叶欢在得到郁闻州的答案之后,连连道谢,不好意思再打扰郁闻州,在前方的路口就下车了。
车子一下子安静了下来,刚才郁闻州和叶欢的对话,邹让都听见了。
“老板,您真要帮叶小姐吗?我怕您太劳累了。”邹助理是真的担心他的身体,虽然表面上看郁闻州和以前没什么区别,器官衰竭是从里面开始往外腐坏的。
邹让是真的心疼,也舍不得他的老板操劳。
郁闻州想起家里头还有个十来岁的孩子,“教一个是教,教两个也是教,没什么区别,况且叶欢,我挺赏识的。
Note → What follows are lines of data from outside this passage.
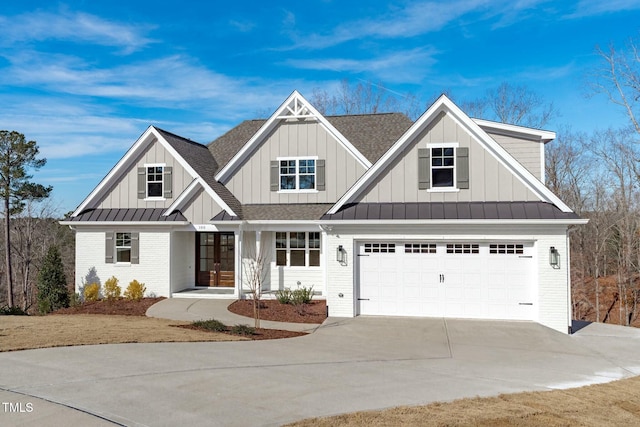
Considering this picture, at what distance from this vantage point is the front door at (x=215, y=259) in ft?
68.5

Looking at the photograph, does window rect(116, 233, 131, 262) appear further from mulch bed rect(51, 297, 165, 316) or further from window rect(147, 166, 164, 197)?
window rect(147, 166, 164, 197)

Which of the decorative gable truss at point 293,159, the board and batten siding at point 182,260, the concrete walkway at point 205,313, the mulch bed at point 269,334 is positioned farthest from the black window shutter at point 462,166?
the board and batten siding at point 182,260

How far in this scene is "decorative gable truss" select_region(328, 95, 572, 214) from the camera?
15.3 metres

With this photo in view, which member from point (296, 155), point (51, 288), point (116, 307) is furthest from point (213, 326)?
point (51, 288)

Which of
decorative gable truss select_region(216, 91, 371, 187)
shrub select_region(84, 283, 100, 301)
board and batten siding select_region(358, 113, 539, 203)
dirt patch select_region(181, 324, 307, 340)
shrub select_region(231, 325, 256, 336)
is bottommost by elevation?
dirt patch select_region(181, 324, 307, 340)

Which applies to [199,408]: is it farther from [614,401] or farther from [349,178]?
[349,178]

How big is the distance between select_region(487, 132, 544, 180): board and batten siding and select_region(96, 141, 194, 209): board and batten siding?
13051 millimetres

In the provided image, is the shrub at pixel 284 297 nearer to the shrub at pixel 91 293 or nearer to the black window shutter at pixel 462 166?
the black window shutter at pixel 462 166

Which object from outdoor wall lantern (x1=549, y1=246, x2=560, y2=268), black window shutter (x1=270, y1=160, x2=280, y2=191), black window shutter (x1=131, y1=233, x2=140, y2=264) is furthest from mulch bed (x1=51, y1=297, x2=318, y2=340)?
outdoor wall lantern (x1=549, y1=246, x2=560, y2=268)

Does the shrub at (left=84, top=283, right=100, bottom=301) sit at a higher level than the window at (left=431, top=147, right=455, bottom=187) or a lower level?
lower

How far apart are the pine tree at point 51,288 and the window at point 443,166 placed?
15628 mm

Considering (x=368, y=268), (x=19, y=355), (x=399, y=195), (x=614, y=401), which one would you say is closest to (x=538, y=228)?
(x=399, y=195)

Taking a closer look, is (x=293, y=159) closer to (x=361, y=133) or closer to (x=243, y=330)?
(x=361, y=133)

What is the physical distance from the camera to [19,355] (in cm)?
962
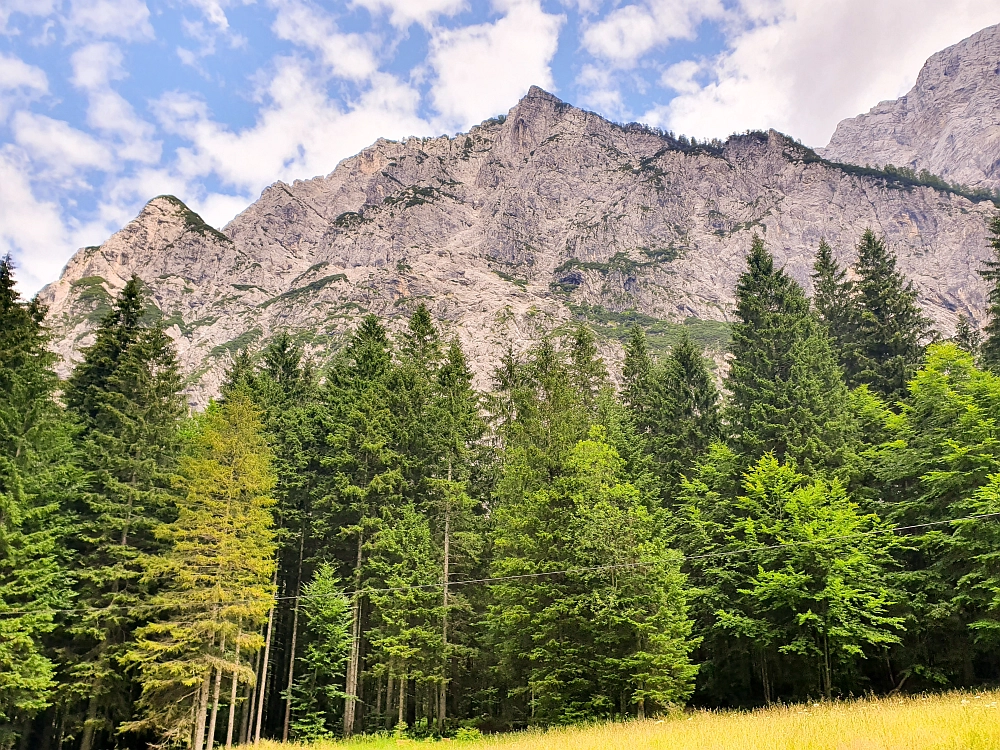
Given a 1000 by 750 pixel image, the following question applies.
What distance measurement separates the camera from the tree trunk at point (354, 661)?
2400 cm

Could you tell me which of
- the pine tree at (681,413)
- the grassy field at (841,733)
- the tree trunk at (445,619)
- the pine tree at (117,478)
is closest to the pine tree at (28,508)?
the pine tree at (117,478)

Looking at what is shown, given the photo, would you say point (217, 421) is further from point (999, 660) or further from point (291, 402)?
point (999, 660)

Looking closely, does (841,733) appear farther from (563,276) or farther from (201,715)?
(563,276)

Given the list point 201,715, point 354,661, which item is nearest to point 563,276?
point 354,661

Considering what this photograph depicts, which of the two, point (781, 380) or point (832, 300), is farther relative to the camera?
point (832, 300)

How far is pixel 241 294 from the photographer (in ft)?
603

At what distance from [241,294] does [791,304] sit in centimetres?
18230

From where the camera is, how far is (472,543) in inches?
1067

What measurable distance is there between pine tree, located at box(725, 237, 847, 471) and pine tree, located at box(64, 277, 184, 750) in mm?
24906

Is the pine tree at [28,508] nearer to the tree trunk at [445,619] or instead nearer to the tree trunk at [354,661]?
the tree trunk at [354,661]

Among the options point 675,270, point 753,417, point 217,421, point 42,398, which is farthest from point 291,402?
point 675,270

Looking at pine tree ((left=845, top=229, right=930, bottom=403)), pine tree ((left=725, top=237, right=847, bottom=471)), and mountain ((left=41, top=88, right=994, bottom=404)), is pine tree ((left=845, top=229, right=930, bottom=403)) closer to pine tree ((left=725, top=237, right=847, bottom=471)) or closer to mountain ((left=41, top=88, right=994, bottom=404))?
pine tree ((left=725, top=237, right=847, bottom=471))

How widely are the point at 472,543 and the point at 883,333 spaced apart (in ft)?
79.8

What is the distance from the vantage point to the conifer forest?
19250 mm
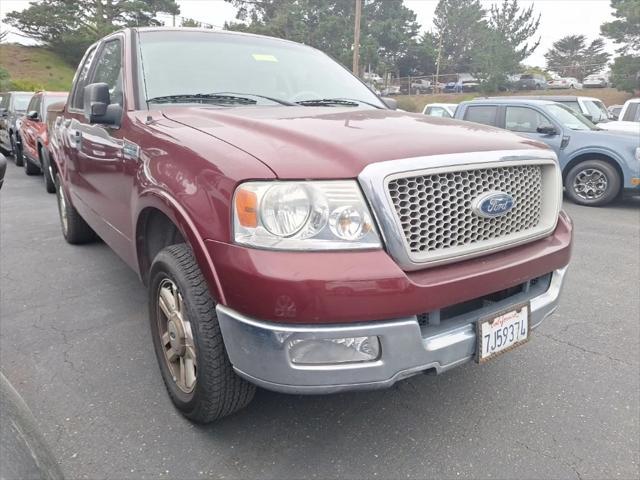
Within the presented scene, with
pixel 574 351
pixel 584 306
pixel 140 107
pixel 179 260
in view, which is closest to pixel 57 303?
pixel 140 107

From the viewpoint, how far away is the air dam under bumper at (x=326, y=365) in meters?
1.64

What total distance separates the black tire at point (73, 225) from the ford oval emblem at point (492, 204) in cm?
384

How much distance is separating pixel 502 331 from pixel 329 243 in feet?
2.86

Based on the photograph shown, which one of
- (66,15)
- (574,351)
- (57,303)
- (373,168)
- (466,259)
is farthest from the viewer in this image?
(66,15)

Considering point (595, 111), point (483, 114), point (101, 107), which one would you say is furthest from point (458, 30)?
point (101, 107)

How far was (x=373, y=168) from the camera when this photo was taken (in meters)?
1.69

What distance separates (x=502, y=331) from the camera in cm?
200

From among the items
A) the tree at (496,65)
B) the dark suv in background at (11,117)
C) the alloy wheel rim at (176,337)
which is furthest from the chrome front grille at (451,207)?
the tree at (496,65)

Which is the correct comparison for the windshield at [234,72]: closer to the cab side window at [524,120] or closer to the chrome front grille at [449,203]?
the chrome front grille at [449,203]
”
就这样,郁闻州算是当起了叶欢的半个老师,周末叶欢到郁家老宅时,见到郁闻州正在教导一个十来岁的男孩。
她不记得郁家还有这么小的孩子,郁闻州的孩子是不可能的,应该也不是郁绍庭的。
看出她的疑惑,郁闻州的手轻轻拍了拍男孩的脑袋,“他和你差不多。”
叶欢反应了一会儿也就明白了,她想起当初在会所门口,郁闻州说他活的时间不长了,这个孩子可能是他培养的郁家的继承人。
关于郁家的事,她不便多问什么,她本来就是为了找郁闻州取经,多多学习的,至于其他事,她不该问也不该多听。
郁闻州倒是挺喜欢她这种分寸感,只是在他看过叶欢的方案后,给她提出几个建议,看到她微微出神的样子。
“我不喜欢不专注的人,也不喜欢对我有什么想法的人,帮你,是因为之前利用了你,也是看在叶老爷子的面子上,你听得懂吗?”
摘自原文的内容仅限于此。